Currently, BharatBenz has over, 3500 employees including both Indian and German staff. Localization rate for BharatBenz truck is 85% with more than 450 local suppliers out of which 41 percent are based in Tamil Nadu and 44 percent are in rest of the country, with an aim to exceed 90%.

Daimler has test driven its trucks a distance of 4.5 million km in various conditions at its test track in Oragadam.

===Research and development facility===
DICV set up a research and development facility at Oragadam manufacturing plant with an initial investment of ₹12 billion.
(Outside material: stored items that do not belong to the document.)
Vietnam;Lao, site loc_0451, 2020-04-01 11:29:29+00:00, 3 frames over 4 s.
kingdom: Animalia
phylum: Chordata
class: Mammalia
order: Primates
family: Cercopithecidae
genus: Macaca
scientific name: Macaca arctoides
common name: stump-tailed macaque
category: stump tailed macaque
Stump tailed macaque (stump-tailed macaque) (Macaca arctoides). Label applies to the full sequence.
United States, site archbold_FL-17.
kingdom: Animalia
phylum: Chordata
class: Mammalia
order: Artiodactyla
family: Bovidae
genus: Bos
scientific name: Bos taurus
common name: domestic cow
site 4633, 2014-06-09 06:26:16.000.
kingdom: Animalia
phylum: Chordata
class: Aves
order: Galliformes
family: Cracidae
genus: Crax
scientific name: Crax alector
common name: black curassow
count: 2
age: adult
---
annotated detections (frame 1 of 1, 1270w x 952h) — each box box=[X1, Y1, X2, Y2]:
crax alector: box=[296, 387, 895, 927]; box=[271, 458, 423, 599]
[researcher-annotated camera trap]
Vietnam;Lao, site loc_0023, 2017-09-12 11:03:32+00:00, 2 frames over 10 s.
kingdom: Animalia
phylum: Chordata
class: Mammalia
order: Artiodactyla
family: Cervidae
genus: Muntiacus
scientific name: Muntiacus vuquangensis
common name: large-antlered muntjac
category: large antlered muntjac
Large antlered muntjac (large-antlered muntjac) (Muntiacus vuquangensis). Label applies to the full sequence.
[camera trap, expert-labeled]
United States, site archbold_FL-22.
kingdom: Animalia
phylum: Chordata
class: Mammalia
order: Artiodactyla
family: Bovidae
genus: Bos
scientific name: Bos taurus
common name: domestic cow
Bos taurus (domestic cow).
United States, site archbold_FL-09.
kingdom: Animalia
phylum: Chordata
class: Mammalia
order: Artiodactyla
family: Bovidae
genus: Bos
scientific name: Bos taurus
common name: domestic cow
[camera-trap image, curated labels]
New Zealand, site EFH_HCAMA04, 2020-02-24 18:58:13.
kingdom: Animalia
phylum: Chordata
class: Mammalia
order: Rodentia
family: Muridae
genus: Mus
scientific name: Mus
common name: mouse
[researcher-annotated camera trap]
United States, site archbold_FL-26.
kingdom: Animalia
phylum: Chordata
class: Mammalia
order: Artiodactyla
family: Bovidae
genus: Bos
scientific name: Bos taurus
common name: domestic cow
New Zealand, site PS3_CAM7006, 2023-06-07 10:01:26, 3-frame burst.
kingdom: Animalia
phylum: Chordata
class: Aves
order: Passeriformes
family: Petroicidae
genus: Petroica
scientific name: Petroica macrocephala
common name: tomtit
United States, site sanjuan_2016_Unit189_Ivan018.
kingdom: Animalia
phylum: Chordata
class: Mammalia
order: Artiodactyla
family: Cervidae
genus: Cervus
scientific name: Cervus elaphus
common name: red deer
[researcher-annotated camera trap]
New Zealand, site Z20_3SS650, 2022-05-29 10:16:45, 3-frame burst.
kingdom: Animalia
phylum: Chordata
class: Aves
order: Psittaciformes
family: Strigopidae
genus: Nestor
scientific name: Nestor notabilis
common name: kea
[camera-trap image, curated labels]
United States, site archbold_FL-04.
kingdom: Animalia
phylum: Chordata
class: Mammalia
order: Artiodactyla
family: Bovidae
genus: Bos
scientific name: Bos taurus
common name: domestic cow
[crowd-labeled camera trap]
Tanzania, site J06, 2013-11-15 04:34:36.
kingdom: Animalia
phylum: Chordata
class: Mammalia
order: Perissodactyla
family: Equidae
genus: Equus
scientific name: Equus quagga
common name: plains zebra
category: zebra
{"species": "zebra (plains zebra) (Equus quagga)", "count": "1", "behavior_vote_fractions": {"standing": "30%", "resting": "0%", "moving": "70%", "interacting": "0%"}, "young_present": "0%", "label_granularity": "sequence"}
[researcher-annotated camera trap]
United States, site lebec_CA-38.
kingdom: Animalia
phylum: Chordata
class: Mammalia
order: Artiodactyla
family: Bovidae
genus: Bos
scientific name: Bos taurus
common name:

=== Bus manufacturing plant ===
On 27 May 2015, DICV inaugurated its new bus manufacturing facility in Oragadam, Chennai. The state-of-the-art bus manufacturing plant, constructed within the premises of DICV and spread across an area of 27.91 acres, manufactures and assemble buses under two brands: Mercedes-Benz and BharatBenz. With an investment of Rs 425 crore, the bus plant is set up for an initial capacity of 1,500 units which can be further expanded to 4,000 units subsequently.

=== Partnerships ===
On 30 July 2024, Daimler India Commercial Vehicles (DICV), announced its strategic partnership with Bajaj Finance to provide customized financing solutions for its commercial vehicle customers and dealerships. This collaboration aims to enhance the accessibility and convenience of financing options for DICV's entire range of Bharat Benz commercial vehicles.

== Milestones ==
- On 11 August 2016, the 50,000th truck rolled off the line at DICV. DICV reached this milestone just four years after the first vehicle left the line and one year after the 30,000th vehicle was produced.
- In January 2017, the 5000th bus chassis was rolled out of the Daimler Buses India plant. Currently, available bus models from this facility are Mercedes-Benz SHD 2436 (multi axle) – BSIV version, Bharat Benz & Mercedes-Benz 9Ton. In April 2017, a new model of front engine 16ton 230 hp (1623) buses was launched in the Indian market (seater and sleeper versions).
- On 12 April 2021 Bharat Benz Heavy duty truck HDT 5228T/5428T was awarded HCV Tractor-head Of The Year by Apollo CV awards.
- In November 2024 Bharat Benz launched their first automatic transmission truck, the 3532CM this mining truck was equipped with Torqshift technology used globally in Mercedes Trucks. Bharat Benz would also launch tractors with automatic transmission to improve the driving conditions and experience in India.